Dr. Oleander gave her a glance of disgust, took his hat, and turned to leave.

"I didn't come here to talk of new shades of pink, or your brunette style, either. Excuse me for trespassing on your valuable time, and permit me to wish you good-evening."

"Good-evening, cousin mine," Mme. Blanche responded, sweetly. "Come to-morrow, and we'll have another little chat. By the bye, how long do you expect to remain in the city?"

"Until I have engaged an attendant," answered the doctor, rather sulkily.

"Ah! and that will be day after to-morrow, at furthest. You will find dozens of applicants. Well, by-bye. Come again soon. I shall be anxious always for your success."

Dr. Oleander departed. His practice was extensive, and he had hosts of neglected patients to attend to.

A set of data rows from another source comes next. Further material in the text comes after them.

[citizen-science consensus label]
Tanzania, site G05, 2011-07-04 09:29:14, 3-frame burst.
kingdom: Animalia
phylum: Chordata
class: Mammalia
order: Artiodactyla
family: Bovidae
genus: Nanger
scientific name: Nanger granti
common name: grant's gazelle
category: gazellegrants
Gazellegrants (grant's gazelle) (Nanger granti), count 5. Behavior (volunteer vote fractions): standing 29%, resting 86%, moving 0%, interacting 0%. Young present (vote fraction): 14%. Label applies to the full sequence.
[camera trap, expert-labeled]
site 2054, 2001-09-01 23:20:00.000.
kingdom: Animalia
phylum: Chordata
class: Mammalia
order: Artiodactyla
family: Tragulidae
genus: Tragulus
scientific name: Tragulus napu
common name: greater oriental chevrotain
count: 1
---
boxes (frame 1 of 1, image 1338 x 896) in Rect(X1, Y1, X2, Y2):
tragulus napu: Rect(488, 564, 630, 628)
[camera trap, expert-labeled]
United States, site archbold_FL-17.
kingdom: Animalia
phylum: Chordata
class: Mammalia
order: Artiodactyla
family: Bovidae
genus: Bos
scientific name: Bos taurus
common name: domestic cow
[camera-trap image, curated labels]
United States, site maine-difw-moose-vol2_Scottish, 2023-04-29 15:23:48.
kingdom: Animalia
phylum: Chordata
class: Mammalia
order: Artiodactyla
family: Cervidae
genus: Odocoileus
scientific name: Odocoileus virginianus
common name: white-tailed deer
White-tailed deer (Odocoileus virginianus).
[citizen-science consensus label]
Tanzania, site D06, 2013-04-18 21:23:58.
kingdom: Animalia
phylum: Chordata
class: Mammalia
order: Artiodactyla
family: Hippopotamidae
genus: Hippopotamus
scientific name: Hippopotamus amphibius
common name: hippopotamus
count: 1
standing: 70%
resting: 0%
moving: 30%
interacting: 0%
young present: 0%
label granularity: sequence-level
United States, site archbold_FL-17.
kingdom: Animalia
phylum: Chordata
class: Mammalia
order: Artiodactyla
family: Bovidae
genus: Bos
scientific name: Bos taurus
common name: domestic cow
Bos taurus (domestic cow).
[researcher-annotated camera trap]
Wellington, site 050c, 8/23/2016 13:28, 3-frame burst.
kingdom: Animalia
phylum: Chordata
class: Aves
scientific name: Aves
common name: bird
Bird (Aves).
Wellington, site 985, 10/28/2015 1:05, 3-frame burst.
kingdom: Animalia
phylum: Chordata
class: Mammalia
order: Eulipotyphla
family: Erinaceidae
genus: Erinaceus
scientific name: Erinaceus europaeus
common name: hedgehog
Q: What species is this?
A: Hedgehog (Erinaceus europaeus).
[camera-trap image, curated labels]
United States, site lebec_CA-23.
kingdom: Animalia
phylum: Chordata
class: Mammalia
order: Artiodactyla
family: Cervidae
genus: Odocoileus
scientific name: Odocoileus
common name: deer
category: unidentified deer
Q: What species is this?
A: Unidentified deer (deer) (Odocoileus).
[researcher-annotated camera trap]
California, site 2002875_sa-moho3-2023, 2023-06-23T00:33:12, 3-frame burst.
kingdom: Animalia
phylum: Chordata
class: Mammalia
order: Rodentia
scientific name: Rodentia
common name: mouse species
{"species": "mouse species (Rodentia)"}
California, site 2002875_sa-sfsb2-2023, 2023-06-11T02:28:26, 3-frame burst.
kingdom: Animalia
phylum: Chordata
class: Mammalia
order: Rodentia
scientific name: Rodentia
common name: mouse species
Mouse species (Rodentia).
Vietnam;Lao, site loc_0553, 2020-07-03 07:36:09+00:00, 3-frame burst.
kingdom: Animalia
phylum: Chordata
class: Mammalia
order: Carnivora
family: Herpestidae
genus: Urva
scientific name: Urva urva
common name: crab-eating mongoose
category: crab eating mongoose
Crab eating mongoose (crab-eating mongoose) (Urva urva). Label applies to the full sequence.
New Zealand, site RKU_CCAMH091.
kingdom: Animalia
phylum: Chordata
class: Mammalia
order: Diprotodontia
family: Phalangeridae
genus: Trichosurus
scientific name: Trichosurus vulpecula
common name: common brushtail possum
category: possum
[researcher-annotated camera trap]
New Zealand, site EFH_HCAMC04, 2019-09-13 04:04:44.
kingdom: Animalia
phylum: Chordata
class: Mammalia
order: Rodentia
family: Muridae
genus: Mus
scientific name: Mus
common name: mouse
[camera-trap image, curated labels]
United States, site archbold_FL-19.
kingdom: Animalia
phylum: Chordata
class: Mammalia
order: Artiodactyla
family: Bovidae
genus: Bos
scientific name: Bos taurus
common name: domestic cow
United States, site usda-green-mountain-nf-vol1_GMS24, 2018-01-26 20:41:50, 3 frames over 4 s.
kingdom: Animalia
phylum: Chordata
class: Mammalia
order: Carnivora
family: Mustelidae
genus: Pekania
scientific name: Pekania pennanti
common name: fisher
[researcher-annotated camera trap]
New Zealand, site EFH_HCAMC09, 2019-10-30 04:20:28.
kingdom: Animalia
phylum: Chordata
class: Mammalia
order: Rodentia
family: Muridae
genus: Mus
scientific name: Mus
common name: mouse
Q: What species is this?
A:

Mrs. Walraven saw nothing of him all next day; but in the evening of the succeeding day, and just as she was getting very uneasy, Dr. Oleander entered, pale and fagged.

Dr. Oleander had spent a most harassing afternoon, his office besieged with applicants for that advertised situation. The number of incapables that thought themselves capable, and the number of capables who flatly declined the moment they heard they were to go down into the country, might have worn out the patience of a more patient man. And the capables willing to overlook the dreariness of the country in consideration of high wages rose up immediately and bid him good-day when informed the patient was a lunatic.

Dr. Oleander was driven to the verge of desperation, when, lo! just as he was about to give it up in despair, there entered an applicant who suited as if made to order.

The applicant—this "last, and brightest, and best"—was a woman of uncertain age, tall and stout, strong and strapping, and adorned with a head of violent red hair and a pair of green spectacles. Minus these two disagreeable items, she was a highly respectable woman, with a grave, shrewd face, and a portly person wrapped in a somber plaid shawl.